One of the wonderful things about Marvel is their embracement of change. The universe frequently reinvents itself with new, diverse directions, as seen in the current All New, All Different comics. That’s a move that Gazillion is mimicking with Marvel Heroes, which has just upgraded itself to 2016 status.
Marvel Heroes 2016 isn’t the only great no-cost game out there. Check out our picks of the best free PC games.
Marvel Heroes 2016 plans to deepen and broaden to the ARPG-styled MMO, and the first elements of it are now available. Existing players need just log-in to see the changes. If you’ve already played the campaign to completion, the first thing you’ll notice is…
Skrulls. Skrulls everywhere.
The 2016 update adds a brand new eleventh chapter to the campaign. Drawing influence from the 2008 comic crossover event Secret Invasion, you’ll be able to take your heroes into battle with the Skulls, Marvel’s infamous shape-shifting aliens.
Expect to come face-to-face with enemies impersonating some of Marvel’s biggest heroes, as well as the Warskrulls: aliens who have copied the abilities of superheroes to use against them. And taking boss duties this time around is Super Skrull Kl’rt (alongside 11 other villains), who thanks to his combination of Fantastic Four powers won’t take a beating lying down…

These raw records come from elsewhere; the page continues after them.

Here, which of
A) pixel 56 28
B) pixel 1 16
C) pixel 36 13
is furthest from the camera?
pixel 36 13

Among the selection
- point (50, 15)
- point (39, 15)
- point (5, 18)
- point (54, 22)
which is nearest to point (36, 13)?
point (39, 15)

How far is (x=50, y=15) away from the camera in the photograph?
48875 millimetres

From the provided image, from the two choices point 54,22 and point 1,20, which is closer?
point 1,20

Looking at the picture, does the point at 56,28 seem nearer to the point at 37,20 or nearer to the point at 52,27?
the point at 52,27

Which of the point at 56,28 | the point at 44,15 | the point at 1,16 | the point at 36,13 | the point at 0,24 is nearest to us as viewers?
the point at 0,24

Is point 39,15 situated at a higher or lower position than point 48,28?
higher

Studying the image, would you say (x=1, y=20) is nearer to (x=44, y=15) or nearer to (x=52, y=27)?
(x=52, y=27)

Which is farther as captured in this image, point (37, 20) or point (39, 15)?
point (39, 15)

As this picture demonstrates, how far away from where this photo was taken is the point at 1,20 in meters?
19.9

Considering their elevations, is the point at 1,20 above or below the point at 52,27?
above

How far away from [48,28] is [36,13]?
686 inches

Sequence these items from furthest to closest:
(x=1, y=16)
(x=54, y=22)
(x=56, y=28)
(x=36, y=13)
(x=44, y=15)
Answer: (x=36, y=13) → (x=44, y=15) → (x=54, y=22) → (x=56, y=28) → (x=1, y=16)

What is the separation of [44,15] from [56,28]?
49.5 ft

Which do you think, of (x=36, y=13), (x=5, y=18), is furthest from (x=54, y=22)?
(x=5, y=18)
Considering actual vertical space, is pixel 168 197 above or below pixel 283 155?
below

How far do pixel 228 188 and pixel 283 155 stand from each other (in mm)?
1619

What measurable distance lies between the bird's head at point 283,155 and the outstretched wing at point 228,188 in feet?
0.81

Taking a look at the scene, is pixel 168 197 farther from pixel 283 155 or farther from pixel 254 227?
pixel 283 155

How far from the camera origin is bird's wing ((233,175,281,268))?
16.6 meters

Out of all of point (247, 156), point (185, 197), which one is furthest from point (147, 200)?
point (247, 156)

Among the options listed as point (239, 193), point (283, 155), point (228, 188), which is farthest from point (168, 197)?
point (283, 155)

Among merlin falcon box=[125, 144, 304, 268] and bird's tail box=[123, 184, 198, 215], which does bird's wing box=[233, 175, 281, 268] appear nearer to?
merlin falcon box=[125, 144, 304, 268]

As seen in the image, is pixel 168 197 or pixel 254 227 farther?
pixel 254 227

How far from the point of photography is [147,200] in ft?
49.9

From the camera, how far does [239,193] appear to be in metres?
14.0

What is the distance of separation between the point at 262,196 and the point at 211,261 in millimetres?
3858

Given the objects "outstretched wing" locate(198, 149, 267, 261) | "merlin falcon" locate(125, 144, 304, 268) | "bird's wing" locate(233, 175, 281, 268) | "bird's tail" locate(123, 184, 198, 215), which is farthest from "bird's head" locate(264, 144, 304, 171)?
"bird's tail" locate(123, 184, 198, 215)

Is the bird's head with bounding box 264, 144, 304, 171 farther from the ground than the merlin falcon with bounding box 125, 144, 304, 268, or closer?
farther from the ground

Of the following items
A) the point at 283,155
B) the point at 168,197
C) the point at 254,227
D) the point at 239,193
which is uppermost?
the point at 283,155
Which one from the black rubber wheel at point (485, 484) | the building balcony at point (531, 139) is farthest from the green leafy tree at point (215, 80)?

But while an extended campaign with more content seems the logical pull-point for a big update, it’s Marvel Heroes 2016’s other elements that make it stand out as an interesting change.
A snazzy new wardrobe
As soon as you log-in, the game’s facelift is obvious. Every hero has been re-designed with far more detail. No longer do they look like miniature figures painted by a pre-teen, but the intricate, elaborately designed characters that they are. The game’s film-inspired costumes have naturally always had more detail, but now the ‘vanilla’ suits feel as worthy to wear thanks to those sharper textures and improved shading.
Not quite every costume has had the upgrade yet, but you can already see the vast improvement made on the characters that have been around since the game’s early days. Expect to see further enhancements as the months go by.
New heroes for hire
Joining the revamped cast of heroes is Black Cat, the stealthy burglar anti-hero often seen in a tangle (in more ways than one) with Spider-Man. She’s a fun, if very safe, addition, using a combination of close claw swipes and wider, AoE-style whips of her tail. A more stealthy-focussed ability lets her leap out of the fight and become concealed for several seconds, which is handy for re-positioning when the brawl becomes just a little too much for her to handle.
Faring less enjoyable is Agent Venom, who is the new guy in the Team-Up roster (characters who act as AI sidekicks to your main hero). While his character model is suitably excellent, and moves around with that sticky, tentacle-extending manner that we’d expect from Venom, his combat style feels relatively bland: it’s simply firing two pistols at anything that moves. Having used Falcon previously, there’s no notable difference between the two.
Try the latest StarkTech gadget: a controller
For all Marvel Heroes’ Diablo influences, generally it’s not felt all that at home on a mouse and keyboard set-up. There’s something about repeatedly clicking on things that just doesn’t mesh with superhero brawling. Marvel Heroes 2016 adds controller support to the game, and in regards to combat, it’s an astonishing difference.
Movement feels far more natural when using analogue sticks, and the use of face-buttons for activating abilities is great, especially on those with no cool-downs that allow a bit of button mashing. Your eight-skill hotbar is split in two, and holding down left or right triggers will make four abilities ‘active’, meaning you can use the face buttons for two abilities each, depending on the trigger depressed.
If you’ve ever played the Marvel Ultimate Alliance games on console, they’re the closest touch-point for Heroes’ controller support. It goes a long way to making the simple act of pulverising bad guys a lot more entertaining.
Unfortunately the more MMO, PC-centric elements of Marvel Heroes suffer with a controller. While the Start button brings up a new radial menu that allows easy access to the various character and skills sheets, navigating them is done via a cursor controlled by the analogue stick, which can be fidgety.
Combined with the need to use a keyboard for chat, controller support should be seen as an additional element to playing Marvel Heroes, rather than an alternative. It doesn’t magically convert it to being a perfect Steam Link game, but provided you’re happy to stay at your desk and mix up the two inputs it is a welcome, if not perfect, addition.
It doesn’t quite reinvent itself to the same extent as Marvel Heroes 2015, but 2016 doesn’t exactly need to save the helicarrier before it falls out the sky. It’s not likely to convert any naysayers, but these additions, plus leaderboards and the upcoming tournaments, caters well to the legions of fans that already flock to Marvel Heroes every day.